Non-linear weights favoring the "middle": Moving beyond simple "rarity-based" or "alignment-based" weighting, the use of a Gaussian term centered on intermediate structural segments recognizes that these clients provide the best balance between information gain and convergence stability.
A single signal driving orthogonal mechanisms: \(w_k\) simultaneously governs training intensity (SLTA) and fusion strategy (SSCA), ensuring the training and aggregation phases are aligned under a consistent metric.
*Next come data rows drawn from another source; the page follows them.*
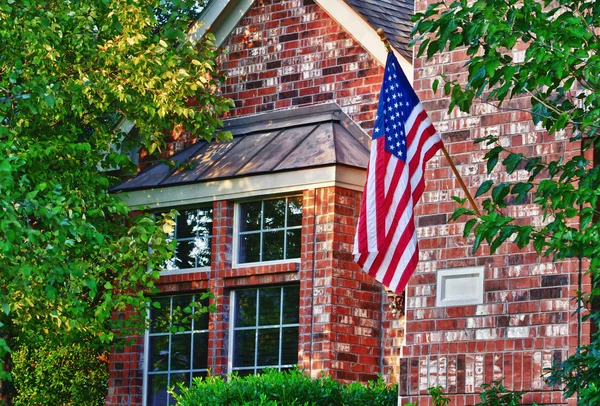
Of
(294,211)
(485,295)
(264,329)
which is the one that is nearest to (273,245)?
(294,211)

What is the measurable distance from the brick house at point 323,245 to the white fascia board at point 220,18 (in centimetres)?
2

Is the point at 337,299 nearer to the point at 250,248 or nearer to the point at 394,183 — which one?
the point at 250,248

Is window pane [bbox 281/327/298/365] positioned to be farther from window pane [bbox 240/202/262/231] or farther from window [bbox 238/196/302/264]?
window pane [bbox 240/202/262/231]

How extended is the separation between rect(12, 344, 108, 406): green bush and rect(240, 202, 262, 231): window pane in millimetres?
2833

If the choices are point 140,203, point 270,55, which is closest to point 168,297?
point 140,203

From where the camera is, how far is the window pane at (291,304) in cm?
1274

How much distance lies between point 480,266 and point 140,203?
16.9 ft

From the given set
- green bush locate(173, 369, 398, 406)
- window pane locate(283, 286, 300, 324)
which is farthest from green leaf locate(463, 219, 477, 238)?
window pane locate(283, 286, 300, 324)

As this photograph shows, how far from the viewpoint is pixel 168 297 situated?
14.1m

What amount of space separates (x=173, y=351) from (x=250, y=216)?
1894 mm

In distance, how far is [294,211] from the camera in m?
12.9

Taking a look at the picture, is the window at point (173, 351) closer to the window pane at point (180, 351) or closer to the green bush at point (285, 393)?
the window pane at point (180, 351)

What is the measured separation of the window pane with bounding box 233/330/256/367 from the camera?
13016mm

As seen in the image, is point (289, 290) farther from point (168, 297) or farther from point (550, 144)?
point (550, 144)
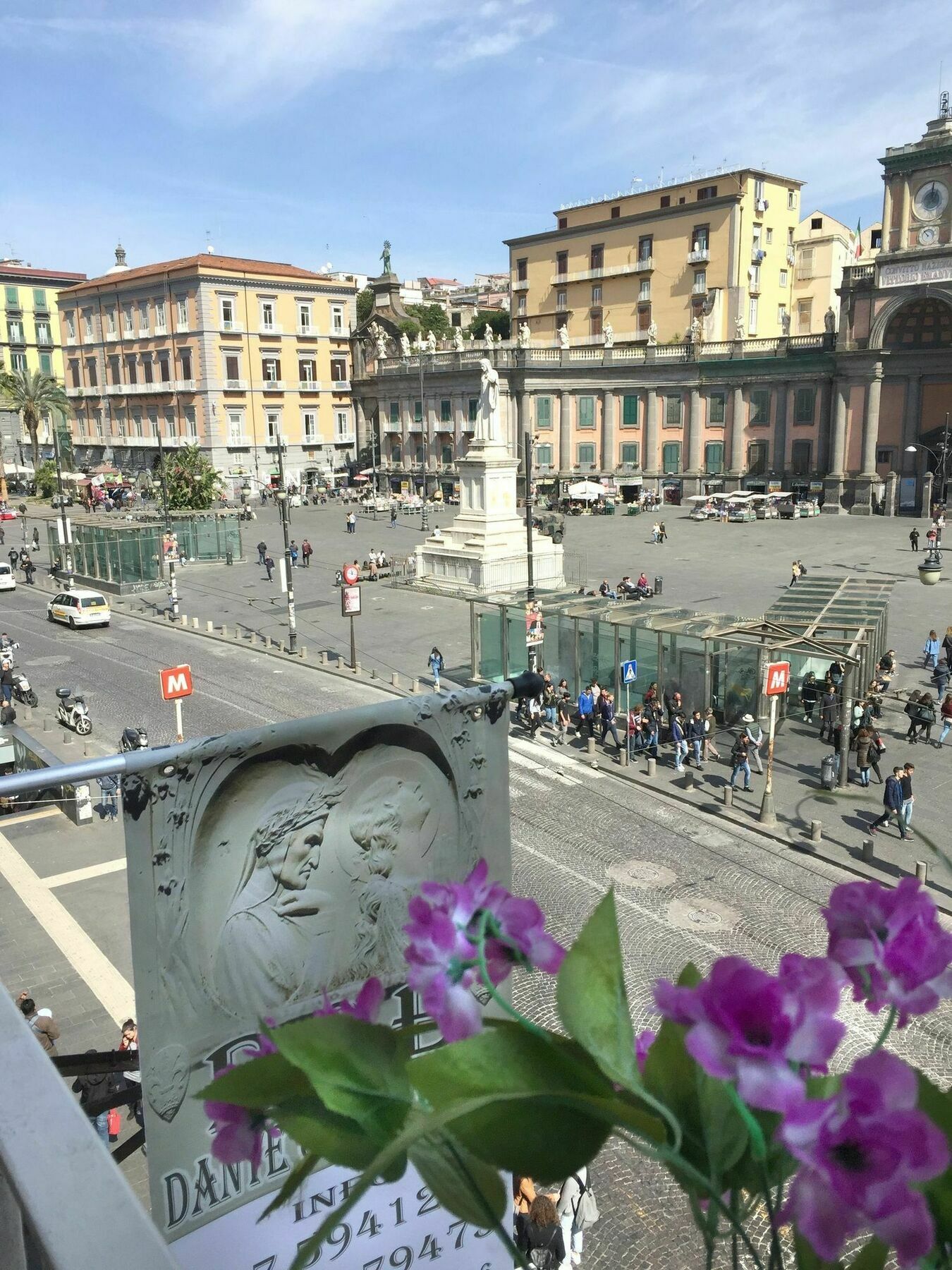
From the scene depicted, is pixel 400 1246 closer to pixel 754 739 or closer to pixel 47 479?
pixel 754 739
Limitations & Future Work¶

Reliance on Probe Graph Synthesis: CSBM probe parameters (e.g., 0.75 homophily) are manually set. Whether single-layer GIN embedding smoothness reliably distinguishes structural contributions in graphs with extremely low homophily or high heterophily requires further verification.
Limited Task Scope: Validation focused on inter-graph classification. The method’s performance on intra-graph tasks (subgraph completion) or node classification remains unproven.
Manual \(\lambda_{\text{reg}}\) Tuning: Since the optimal \(\lambda_{\text{reg}}\) varies with heterogeneity, an adaptive determination mechanism is currently missing.
Structural Signal Granularity: Compressing structural preferences into a single scalar might discard fine-grained multi-modal structural information; higher-dimensional structural signatures could offer improvements.
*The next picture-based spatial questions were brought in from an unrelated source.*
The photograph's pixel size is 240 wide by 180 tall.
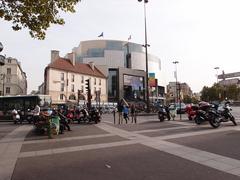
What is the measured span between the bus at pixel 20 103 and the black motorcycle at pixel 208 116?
1695 centimetres

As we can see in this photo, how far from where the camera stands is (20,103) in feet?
92.3

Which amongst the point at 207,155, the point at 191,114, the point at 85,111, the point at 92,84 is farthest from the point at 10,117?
the point at 92,84

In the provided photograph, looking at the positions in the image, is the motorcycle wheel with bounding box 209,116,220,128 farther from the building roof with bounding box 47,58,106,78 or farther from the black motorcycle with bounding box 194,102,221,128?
the building roof with bounding box 47,58,106,78

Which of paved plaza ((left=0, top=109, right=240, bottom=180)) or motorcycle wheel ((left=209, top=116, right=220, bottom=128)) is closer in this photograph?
paved plaza ((left=0, top=109, right=240, bottom=180))

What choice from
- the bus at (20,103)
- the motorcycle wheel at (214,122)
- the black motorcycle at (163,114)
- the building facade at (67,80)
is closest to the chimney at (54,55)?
the building facade at (67,80)

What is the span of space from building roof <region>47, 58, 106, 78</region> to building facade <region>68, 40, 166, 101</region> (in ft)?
14.4

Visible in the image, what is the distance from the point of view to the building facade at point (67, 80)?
206ft

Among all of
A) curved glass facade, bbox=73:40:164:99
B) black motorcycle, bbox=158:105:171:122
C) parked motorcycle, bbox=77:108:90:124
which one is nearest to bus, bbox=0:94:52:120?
parked motorcycle, bbox=77:108:90:124

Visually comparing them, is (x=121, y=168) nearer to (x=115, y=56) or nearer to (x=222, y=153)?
(x=222, y=153)

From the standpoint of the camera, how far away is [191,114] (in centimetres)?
2047

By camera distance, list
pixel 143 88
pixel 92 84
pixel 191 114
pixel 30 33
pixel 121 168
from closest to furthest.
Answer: pixel 121 168 → pixel 30 33 → pixel 191 114 → pixel 92 84 → pixel 143 88

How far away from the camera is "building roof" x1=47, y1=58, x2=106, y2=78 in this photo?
217 feet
vs. FedStar / FedSSP: These rely on transmitting high-dimensional structural encoder parameters to improve performance. FedSST transmits a scalar signal and explicitly targets "fairness" by rebalancing contributions at both training and aggregation stages with \(O(1)\) structural communication costs.
vs. q-FedAvg / AFL: While both pursue generalization fairness via loss-based reweighting (min-max or protecting the worst-performing client), they are structure-agnostic and may penalize structurally valuable clients. FedSST's structural signal is shown to be more effective in reducing STD.
vs. FedProx / SCAFFOLD: Traditional FL uses proximal terms or control variables to correct client drift for a single global model, failing in strong topological heterogeneity. FedSST allows for personalized preservation through client-side adaptive fusion \(\alpha_k\), balancing global commonality and local specificity.

Rating¶

Novelty: ⭐⭐⭐⭐ The combination of scalar structural signals from probe graphs, middle-favoring weights, and a dual-mechanism approach is novel and addresses a core FGL fairness issue.
Experimental Thoroughness: ⭐⭐⭐⭐ Extensive cross-domain settings, 12 baselines, and ablation/convergence/hyperparameter studies; however, limited to graph classification.
Writing Quality: ⭐⭐⭐⭐ Clear logical progression from motivation to mechanism to formula; strong mapping between the framework and mechanisms.
Value: ⭐⭐⭐⭐ Providing a low-cost, deployable structural signal for fairness offers practical reference value for cross-domain FGL.